:: Using the information ::
(1) Do these statements agree with the job posting? Answer yes or no for each, and quote the deciding words. (a) The position is based in the Lorton, VA office. (b) At least 10 years of hands-on experience as a Network Engineer is required. (c) An active TS/SCI security clearance is required.
(2) Rewrite everything in the job posting from "Basic Qualifications" down to "of a degree.", renaming "Computer Science" as "Data Science".

The Digital Modernization Sector at Leidos currently has an opening for a Cyber Network Engineer to work in our Lorton, VA office. This is an exciting opportunity to use your experience helping the Homeland Enterprise Information Technology Secure Services & Support (HEITS) Program contracted mission. In this mission we support the Department of Homeland Security to deliver cybersecurity and information assurance services.
Primary Responsibilities
The Network Engineer (with a strong security background) is responsible for designing, implementing, and maintaining secure, highly available network infrastructure in support of the Department of Homeland Security. This role blends traditional network engineering (routing, switching, wireless, WAN) with hands-on security responsibilities, including firewall management, VPN design, network segmentation, and support for vulnerability management and compliance activities.
The ideal candidate has deep experience with Cisco-based enterprise networking and Palo Alto next-generation firewalls, is comfortable in complex, mission-critical environments, and collaborates closely with cybersecurity, systems engineering, and operations teams.
Implement and maintain secure network architectures (e.g., segmentation, zoning, DMZs, zero-trust-aligned designs) in accordance with organizational policies and industry best practices.
Support vulnerability management efforts by assisting with scans, reviewing network-related findings, and implementing remediation (e.g., ACL changes, firewall rule updates, network device patching).
Monitor network performance, availability, and security using enterprise monitoring tools; identify and resolve issues proactively.
Create and maintain network documentation, including diagrams, IP address management, configuration baselines, and SOPs.
Collaborate with cybersecurity, systems, and application teams to ensure network designs support security, performance, and scalability requirements.
Participate in incident response activities involving network components (e.g., traffic captures, log analysis, isolation/containment actions).
Assist with audits and compliance activities by providing network configurations, evidence, and technical explanations as needed.
Maintain all Body of Evidence (BOE) documentation for which they are the prime author for the duration of the contract. The Contractor shall update the documentation to correspond with product updates released in response to software updates and patches. The Contractor shall document all changes to the security posture of the system and provide those documents to the government for review and approval.
Basic Qualifications
Bachelor’s degree in Information Technology, Computer Science, Engineering, or related field and 8+ years of experience; or additional equivalent combination of education and experience may be considered in lieu of a degree.
US Citizen, An active TS/SCI security clearance is required.
5–8+ years of hands-on experience as a Network Engineer (or similar role) supporting enterprise networks.
Strong experience with Cisco routing and switching (e.g., BGP, OSPF, EIGRP, VLANs, STP, EtherChannel, QoS) in medium-to-large enterprise environments.

:: Entries shown ::

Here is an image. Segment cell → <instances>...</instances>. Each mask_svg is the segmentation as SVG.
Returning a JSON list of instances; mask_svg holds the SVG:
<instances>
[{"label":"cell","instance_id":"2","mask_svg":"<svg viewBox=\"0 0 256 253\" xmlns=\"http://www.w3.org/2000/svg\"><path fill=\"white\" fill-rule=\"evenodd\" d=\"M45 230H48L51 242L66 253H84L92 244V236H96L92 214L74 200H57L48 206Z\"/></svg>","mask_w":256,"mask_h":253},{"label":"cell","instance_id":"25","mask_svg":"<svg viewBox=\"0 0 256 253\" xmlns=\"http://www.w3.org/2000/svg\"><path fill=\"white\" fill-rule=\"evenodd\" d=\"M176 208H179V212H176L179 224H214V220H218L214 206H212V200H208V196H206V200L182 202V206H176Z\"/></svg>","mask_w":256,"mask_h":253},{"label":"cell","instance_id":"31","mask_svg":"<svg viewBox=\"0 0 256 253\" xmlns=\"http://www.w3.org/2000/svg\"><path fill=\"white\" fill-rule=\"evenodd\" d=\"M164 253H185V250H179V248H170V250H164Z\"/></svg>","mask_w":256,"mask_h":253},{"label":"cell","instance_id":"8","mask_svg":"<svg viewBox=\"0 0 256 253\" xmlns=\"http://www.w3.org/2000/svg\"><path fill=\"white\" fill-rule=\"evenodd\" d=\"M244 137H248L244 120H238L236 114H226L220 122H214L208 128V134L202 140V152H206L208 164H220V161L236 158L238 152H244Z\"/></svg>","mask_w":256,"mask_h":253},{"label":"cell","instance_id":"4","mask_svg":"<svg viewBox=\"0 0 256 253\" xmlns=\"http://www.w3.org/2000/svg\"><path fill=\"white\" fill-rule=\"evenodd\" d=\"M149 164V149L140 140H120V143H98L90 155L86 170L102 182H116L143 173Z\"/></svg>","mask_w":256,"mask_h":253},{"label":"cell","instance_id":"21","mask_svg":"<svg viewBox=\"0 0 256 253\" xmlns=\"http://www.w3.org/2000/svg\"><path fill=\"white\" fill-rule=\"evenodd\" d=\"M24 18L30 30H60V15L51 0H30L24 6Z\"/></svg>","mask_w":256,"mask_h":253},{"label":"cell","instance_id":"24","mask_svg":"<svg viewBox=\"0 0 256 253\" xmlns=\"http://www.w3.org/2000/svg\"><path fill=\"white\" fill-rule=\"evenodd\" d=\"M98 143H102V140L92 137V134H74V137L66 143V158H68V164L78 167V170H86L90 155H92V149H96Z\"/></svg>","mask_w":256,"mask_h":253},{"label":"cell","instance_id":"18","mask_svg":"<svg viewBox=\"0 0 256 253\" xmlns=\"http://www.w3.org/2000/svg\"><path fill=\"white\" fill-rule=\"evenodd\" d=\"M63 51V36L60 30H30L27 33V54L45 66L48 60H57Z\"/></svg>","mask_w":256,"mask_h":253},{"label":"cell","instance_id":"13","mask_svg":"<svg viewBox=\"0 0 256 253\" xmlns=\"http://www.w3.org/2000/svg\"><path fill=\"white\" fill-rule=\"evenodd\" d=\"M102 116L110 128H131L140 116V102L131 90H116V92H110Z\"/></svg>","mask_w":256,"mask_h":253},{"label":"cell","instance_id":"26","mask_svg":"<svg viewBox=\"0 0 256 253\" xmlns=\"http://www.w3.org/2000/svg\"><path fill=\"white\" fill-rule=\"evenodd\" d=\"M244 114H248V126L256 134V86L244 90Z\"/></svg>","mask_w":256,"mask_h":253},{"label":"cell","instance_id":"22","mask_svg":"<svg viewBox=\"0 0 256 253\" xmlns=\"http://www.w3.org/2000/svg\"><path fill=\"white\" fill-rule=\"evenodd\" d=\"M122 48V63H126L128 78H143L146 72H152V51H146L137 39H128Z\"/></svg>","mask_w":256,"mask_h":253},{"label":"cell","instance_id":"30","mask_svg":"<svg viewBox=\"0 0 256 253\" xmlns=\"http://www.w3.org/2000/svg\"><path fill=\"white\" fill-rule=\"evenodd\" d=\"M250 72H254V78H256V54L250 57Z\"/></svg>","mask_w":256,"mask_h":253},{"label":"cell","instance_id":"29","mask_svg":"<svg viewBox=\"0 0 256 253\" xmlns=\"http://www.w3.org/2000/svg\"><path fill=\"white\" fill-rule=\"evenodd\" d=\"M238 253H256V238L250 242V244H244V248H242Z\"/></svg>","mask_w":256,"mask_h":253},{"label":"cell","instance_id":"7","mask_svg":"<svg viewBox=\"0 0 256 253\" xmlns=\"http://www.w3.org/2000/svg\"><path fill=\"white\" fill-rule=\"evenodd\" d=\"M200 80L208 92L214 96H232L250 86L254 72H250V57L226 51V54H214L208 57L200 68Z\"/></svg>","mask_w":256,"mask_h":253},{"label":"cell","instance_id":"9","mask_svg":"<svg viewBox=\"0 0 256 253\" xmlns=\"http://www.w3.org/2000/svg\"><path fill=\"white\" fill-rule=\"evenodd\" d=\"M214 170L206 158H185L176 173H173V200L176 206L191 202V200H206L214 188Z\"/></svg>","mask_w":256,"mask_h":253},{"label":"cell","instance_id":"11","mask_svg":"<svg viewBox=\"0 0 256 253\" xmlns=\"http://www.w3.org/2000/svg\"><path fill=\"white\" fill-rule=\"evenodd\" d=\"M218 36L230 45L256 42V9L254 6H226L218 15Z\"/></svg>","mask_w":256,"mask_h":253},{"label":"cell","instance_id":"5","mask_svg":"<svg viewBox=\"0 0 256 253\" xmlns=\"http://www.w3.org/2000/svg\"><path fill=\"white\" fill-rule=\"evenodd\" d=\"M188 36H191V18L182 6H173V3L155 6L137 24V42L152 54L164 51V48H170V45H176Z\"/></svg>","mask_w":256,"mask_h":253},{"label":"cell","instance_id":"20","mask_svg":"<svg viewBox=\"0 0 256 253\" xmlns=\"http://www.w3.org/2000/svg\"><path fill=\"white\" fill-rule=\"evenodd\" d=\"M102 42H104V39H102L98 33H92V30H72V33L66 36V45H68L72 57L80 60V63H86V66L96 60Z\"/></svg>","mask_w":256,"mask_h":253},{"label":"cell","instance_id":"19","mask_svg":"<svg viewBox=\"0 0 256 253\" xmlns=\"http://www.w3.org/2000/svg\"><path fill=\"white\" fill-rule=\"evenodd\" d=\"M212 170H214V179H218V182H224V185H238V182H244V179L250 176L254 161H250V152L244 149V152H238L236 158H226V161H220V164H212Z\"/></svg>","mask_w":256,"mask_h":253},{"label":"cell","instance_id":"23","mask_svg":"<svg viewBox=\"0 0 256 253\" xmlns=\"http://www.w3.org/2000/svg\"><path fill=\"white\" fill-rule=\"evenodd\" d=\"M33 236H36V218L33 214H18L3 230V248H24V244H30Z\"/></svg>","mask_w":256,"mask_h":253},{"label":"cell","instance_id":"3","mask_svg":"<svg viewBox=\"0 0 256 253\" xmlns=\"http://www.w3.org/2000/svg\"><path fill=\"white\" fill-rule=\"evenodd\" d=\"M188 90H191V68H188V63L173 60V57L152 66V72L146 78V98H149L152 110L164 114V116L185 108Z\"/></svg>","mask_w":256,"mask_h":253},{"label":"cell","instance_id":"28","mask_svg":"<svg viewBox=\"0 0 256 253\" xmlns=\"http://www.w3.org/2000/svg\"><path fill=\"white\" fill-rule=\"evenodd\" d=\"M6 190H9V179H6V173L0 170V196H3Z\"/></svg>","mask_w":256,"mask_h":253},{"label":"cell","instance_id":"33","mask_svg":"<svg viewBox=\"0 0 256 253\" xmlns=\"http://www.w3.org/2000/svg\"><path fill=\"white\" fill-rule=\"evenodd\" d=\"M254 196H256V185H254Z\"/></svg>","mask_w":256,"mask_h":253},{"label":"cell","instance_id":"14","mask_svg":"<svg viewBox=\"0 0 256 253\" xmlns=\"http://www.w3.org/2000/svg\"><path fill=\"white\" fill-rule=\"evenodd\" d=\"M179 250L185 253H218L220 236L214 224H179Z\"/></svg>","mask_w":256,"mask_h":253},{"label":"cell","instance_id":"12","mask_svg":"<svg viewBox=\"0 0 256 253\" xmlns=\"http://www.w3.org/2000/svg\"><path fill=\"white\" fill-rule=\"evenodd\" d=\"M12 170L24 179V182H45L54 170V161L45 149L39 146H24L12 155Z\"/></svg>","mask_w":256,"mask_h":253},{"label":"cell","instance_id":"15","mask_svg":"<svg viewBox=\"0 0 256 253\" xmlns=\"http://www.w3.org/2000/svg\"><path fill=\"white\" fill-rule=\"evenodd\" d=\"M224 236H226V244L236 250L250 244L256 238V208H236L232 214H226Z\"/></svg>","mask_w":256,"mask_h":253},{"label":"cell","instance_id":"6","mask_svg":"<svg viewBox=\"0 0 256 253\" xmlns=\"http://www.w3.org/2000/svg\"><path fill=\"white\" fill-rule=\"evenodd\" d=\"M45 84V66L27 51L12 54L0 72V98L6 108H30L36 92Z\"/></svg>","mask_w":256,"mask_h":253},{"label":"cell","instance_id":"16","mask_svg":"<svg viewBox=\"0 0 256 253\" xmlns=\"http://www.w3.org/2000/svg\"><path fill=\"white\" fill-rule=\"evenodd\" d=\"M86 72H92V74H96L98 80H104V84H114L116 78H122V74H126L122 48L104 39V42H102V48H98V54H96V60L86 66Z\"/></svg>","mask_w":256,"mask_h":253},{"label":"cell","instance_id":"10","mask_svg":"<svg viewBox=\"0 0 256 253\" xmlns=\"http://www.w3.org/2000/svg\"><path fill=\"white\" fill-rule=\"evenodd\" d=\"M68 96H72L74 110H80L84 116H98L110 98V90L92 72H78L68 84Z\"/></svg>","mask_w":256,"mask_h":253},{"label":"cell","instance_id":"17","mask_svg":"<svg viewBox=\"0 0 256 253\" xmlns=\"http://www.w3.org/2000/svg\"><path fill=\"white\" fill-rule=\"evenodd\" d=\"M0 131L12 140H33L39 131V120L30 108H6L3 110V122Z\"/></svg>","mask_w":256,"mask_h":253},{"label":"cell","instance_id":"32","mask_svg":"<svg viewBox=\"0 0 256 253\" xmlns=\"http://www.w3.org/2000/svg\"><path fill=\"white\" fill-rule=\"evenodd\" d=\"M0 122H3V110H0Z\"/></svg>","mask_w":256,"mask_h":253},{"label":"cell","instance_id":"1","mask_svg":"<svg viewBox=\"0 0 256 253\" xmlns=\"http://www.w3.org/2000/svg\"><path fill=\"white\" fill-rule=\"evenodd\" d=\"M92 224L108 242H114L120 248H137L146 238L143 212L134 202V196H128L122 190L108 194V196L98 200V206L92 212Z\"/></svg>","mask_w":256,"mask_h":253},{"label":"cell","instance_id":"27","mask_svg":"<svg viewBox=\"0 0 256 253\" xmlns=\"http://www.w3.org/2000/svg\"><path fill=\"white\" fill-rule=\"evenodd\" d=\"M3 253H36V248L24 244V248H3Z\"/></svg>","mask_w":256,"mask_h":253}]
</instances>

:: Numbered responses ::
(1)
(a) Yes: "to work in our Lorton, VA office"
(b) No: "5–8+ years of hands-on experience as a Network Engineer (or similar role) supporting enterprise networks"
(c) Yes: "An active TS/SCI security clearance is required."

(2)
Basic Qualifications
Bachelor’s degree in Information Technology, Data Science, Engineering, or related field and 8+ years of experience; or additional equivalent combination of education and experience may be considered in lieu of a degree.